Beberapa bulan kemudian, Natalis menerima undangan Musyawarah Nasional IMAHAGI di Kendari, Sulawesi Tenggara, untuk ketua, sekretaris, dan bendahara. Meski terbentur biaya, ia menyusun proposal ke fakultas untuk dukungan transportasi dan penginapan, sehingga akhirnya bisa berangkat melalui jalur Jayapura–Makassar–Kendari.

“Perjalanan itu penuh tantangan. Saya belum pernah ke sana dan harus mengurus semuanya sendiri, tapi saya tetap jalan karena ini tanggung jawab saya sebagai ketua,” ujarnya.

Sesampainya di Kendari, ia disambut hangat mahasiswa geografi dari berbagai universitas, termasuk Semarang, Jogja, dan Gorontalo. Natalis mengikuti musyawarah selama dua hari, sekaligus sempat mengunjungi Pantai Nambo sebelum kembali ke Papua.

“Yang paling berat soal mental, bagaimana bicara mewakili kampus di forum nasional. Tapi saya belajar percaya diri. Ini bagian dari tanggung jawab dan proses kepemimpinan,” jelasnya.

Dari pertemuan itu, Natalis mendapat kabar bahwa PGI akan dibentuk di tiap provinsi, termasuk Papua.

“Sejak itu saya mulai siap ambil peran di tingkat Papua Tengah,” ujarnya.

Bagi Natalis, PGI tidak sekadar soal peta dan batas wilayah, tetapi juga menyangkut sumber daya alam, sosial ekonomi, dan kesejahteraan masyarakat.

“Kami ingin memastikan batas wilayah jelas, sumber daya alam tidak merugikan masyarakat adat, dan pemerintah bisa koordinasi lebih baik lewat data pemetaan akurat,” terangnya.

PGI nantinya akan bekerja sama dengan berbagai instansi, mulai dari BMKG, PUPR, Kehutanan, Lingkungan Hidup, Sosial, hingga Perikanan, karena pemetaan selalu terkait pembangunan dan tata ruang.

Natalis menargetkan aktif penuh di PGI pada 2026, setelah menyelesaikan kuliah semester 8. Ia berencana melibatkan teman sejurusan dan dinas terkait untuk menyusun program yang berdampak langsung bagi masyarakat.

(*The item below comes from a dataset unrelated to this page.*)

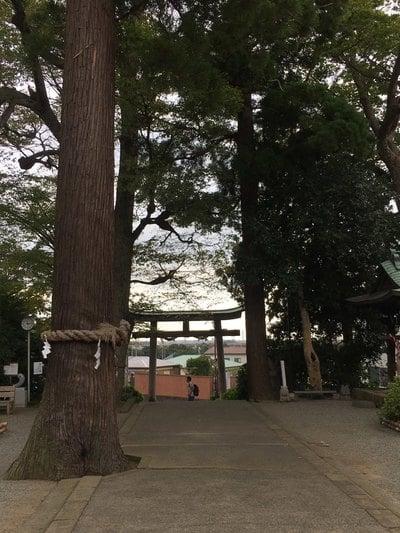 三宮比々多神社(神奈川県)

“Harapan saya sederhana. Pertama, organisasi ini bisa mengurangi kesenjangan antarwilayah. Kedua, membantu pemerintah membuat kebijakan pembangunan yang berpihak pada masyarakat. Yang paling penting, menjamin kesejahteraan masyarakat adat agar tidak dirugikan,” ujarnya tenang.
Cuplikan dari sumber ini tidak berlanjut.